浅野いにお「デッドデッドデーモンズデデデデデストラクション」(小学館)より

キャラクターデザイン

苦手でも大丈夫!SFメカデザインや、ファンタジーキャラのデザインがうまくなるコツ

投稿日:2017年1月1日 更新日:

自分のマンガに空想のメカを登場させたい!空想の生物を登場させたい!

…と思っても、デザインが苦手!という人って、私を含めてけっこういると思います。

そういう、「形をデザインするのが苦手」な人が、どうすればカッコいいデザインを作れるようになるのか?
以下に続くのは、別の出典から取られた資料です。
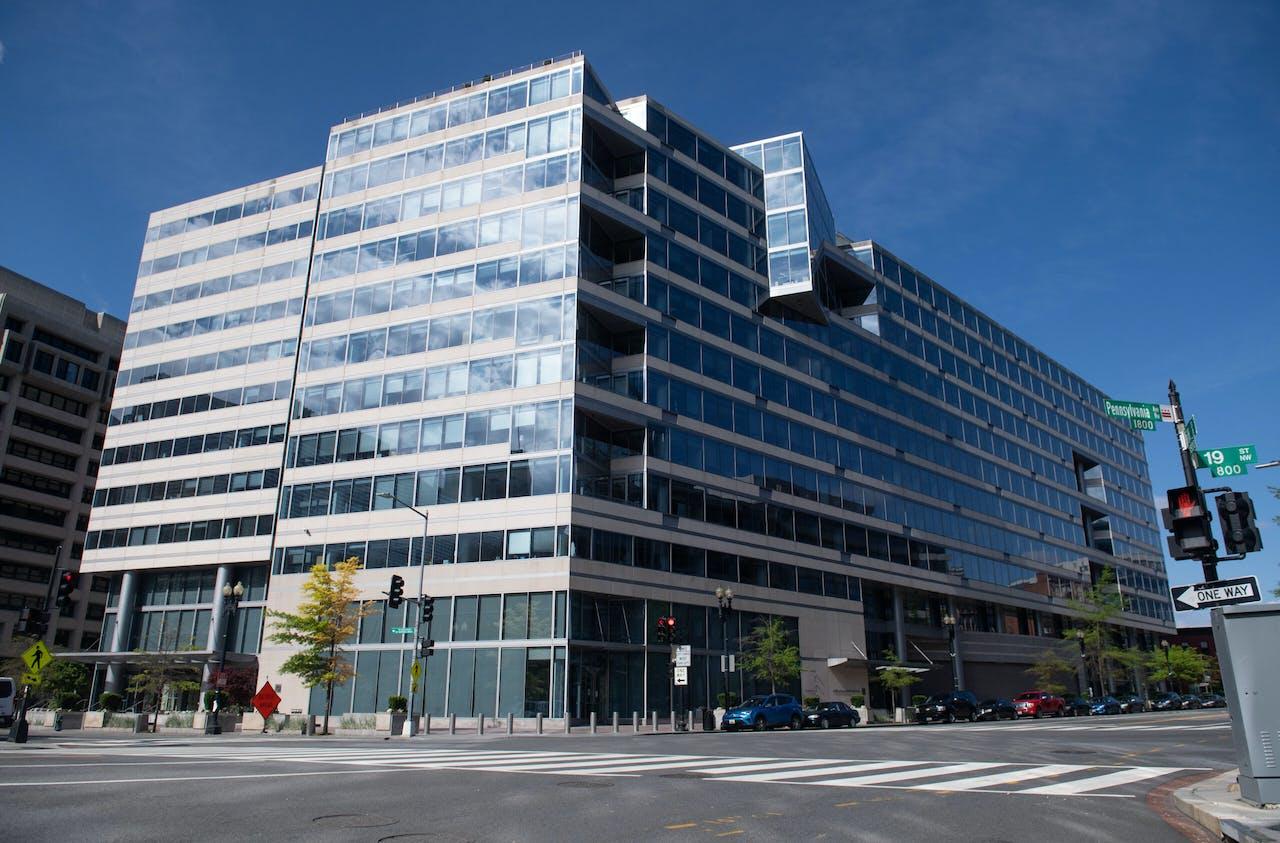 Het hoofdkantoor van het IMF in Washington.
漫画家の浅野いにお先生の方法を参考にしてまとめてみました。

2つの能力が必要

空想のものを「デザイン」して、マンガに登場させるのに必要な能力は、おそらく次の2つです

  • 「形を考える力」
  • 「色々な角度で描く力」

「形を考える力」が必要なのは当たり前ですね。

そして、考えたメカや生物をマンガに登場させるには、色々な角度で描けなきゃいけません。

樹なつみ作のSFマンガ「獣王星」がいい例だと思います。

このマンガのコミックスには、専門のデザイナーが描いた、メカや生物のデザイン画が載っています。でも本編に出てくるメカや生物は、デザイン画と比べるとなんかいまいち…

これは結局、デザインされた形を、「いろいろな角度で描く力」が弱いということだと思います。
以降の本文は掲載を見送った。